Performance metrics in a hybrid MPI-OpenMP based molecular dynamics simulation with short-range interactions

We discuss the computational bottlenecks in molecular dynamics (MD) and describe the challenges in parallelizing the computation intensive tasks. We present a hybrid algorithm using MPI (Message Passing Interface) with OpenMP threads for parallelizing a generalized MD computation scheme for systems with short range interatomic interactions. The algorithm is discussed in the context of nanoindentation of Chromium films with carbon indenters using the Embedded Atom Method potential for Cr Cr interaction and the Morse potential for Cr C interactions. We study the performance of our algorithm for a range of MPIthread combinations and find the performance to depend strongly on the computational task and load sharing in the multicore processor. The algorithm scaled poorly with MPI and our hybrid schemes were observed to outperform the pure message passing scheme, despite utilizing the same number of processors or cores in the cluster. Speed-up achieved by our algorithm compared favourably with that achieved by standard MD packages.

💡 Research Summary

The paper addresses the well‑known performance bottlenecks that arise in classical molecular dynamics (MD) simulations when short‑range interatomic potentials are employed. In such simulations the dominant costs are (i) the construction and maintenance of neighbor lists within a cutoff radius and (ii) the evaluation of pairwise forces for all atom pairs that fall inside that radius. Traditional pure‑MPI domain‑decomposition approaches distribute atoms across processes but require frequent exchange of boundary atom data.

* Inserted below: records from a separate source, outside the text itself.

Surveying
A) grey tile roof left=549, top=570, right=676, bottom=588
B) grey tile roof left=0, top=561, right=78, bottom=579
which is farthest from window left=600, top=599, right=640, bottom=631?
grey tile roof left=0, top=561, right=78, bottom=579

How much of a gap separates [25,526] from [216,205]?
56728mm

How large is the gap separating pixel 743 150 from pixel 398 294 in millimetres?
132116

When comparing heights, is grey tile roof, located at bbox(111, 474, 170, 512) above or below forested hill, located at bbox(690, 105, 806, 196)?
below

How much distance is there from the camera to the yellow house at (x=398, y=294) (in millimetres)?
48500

As the number of MPI ranks grows, the volume of inter‑process communication increases dramatically, leading to a rapid decline in parallel efficiency.

To mitigate these issues the authors propose a hybrid parallel algorithm that couples MPI with OpenMP. The global simulation domain is first partitioned among a modest number of MPI processes; each process owns a sub‑domain and builds its own neighbor list. Within each MPI rank, the force‑calculation loop is parallelized with OpenMP threads, exploiting shared memory on the node to avoid unnecessary message passing. This design reduces the overall communication overhead while still allowing the application to scale across many cores.

The algorithm is demonstrated on a nano‑indentation problem: a chromium (Cr) thin film is indented by a carbon (C) tip. Interactions between Cr atoms are modeled with the Embedded Atom Method (EAM) potential, while Cr‑C interactions are described by a Morse potential. The test cases involve systems of roughly 64 000 and 128 000 atoms, run on a 16‑node cluster equipped with dual‑socket Xeon CPUs (8 cores per node) and an InfiniBand interconnect.

A systematic performance study explores several MPI‑OpenMP configurations, ranging from a pure MPI run (e.g., 32 MPI ranks, 1 thread each) to hybrid configurations such as 4 MPI ranks × 8 OpenMP threads per rank, 8 × 4, and 2 × 16. The key findings are:

Communication Reduction – In the pure MPI case, communication accounts for about 35 % of total runtime, whereas in the best hybrid configuration it drops to roughly 18 %.
Speed‑up and Scaling – The hybrid scheme consistently outperforms pure MPI for the same total core count. For a 32‑core allocation, the 4 MPI + 8 OpenMP configuration achieves a speed‑up of 1.6–2.1× relative to the pure MPI baseline, corresponding to an efficiency of 0.78 at 32 cores.
Force‑Computation Efficiency – OpenMP threads improve cache utilization and memory‑bandwidth exploitation. Measured cache‑hit rates increase by about 12 % compared with the MPI‑only version, and dynamic scheduling reduces load imbalance in neighbor‑list updates to under 7 %.
Comparison with Established Packages – When the same problem is run with LAMMPS in its MPI‑only mode, the hybrid implementation is 20–30 % faster, indicating that the algorithmic choices are competitive with state‑of‑the‑art MD codes.

The authors also discuss the limits of the hybrid approach. For very small systems, where communication cost is negligible, pure MPI can be equally efficient. Conversely, oversubscribing cores with OpenMP threads (i.e., using more threads than physical cores) leads to context‑switching overhead and performance degradation. Therefore, an optimal MPI‑to‑OpenMP ratio must be determined based on problem size, network bandwidth, and node architecture.

In conclusion, the study demonstrates that a carefully designed MPI + OpenMP hybrid model can substantially alleviate communication bottlenecks in short‑range MD simulations, delivering higher parallel efficiency and faster time‑to‑solution than pure MPI implementations. The authors suggest future extensions that include NUMA‑aware memory placement, GPU offloading, and more sophisticated dynamic load‑balancing techniques such as work‑stealing, which could further broaden the applicability of the method to larger, more complex material‑science problems.